- Your objective
Lay out the lines of the entries below as a Markdown table with the columns Row and Line. Start with the line containing "Among the items", go on through the end of the entries, and leave out any blank lines.

Dataset entries
────────────────────────────────────────
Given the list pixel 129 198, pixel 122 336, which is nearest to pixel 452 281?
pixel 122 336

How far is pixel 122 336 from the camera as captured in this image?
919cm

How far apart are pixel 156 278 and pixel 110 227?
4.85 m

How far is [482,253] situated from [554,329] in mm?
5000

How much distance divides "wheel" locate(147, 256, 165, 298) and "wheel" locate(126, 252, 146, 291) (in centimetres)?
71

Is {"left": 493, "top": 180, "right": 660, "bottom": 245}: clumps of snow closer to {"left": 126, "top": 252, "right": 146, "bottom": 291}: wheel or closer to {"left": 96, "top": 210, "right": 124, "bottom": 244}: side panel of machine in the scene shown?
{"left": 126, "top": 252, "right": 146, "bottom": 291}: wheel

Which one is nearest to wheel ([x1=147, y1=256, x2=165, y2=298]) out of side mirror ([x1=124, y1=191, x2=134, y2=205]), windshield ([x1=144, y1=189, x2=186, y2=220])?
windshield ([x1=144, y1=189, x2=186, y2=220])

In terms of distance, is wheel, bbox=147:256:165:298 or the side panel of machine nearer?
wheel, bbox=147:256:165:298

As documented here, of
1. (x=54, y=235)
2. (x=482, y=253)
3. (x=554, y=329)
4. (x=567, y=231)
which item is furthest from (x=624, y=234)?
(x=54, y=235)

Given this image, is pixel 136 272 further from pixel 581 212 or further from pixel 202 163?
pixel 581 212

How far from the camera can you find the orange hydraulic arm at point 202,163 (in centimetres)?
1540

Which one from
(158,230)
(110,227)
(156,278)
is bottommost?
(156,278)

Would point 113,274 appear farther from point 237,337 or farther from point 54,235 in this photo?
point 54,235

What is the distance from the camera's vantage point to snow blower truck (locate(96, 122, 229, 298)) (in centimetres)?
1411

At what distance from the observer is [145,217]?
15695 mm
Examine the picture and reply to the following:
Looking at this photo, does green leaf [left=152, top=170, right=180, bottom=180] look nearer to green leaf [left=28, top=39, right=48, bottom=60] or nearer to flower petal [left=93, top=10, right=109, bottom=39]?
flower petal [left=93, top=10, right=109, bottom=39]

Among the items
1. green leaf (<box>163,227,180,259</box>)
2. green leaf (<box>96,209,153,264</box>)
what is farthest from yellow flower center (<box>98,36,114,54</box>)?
────────────────────────────────────────
- Result of this exercise
| Row | Line |
|---|---|
| 1 | Among the items |
| 2 | 1. green leaf (<box>163,227,180,259</box>) |
| 3 | 2. green leaf (<box>96,209,153,264</box>) |
| 4 | what is farthest from yellow flower center (<box>98,36,114,54</box>)? |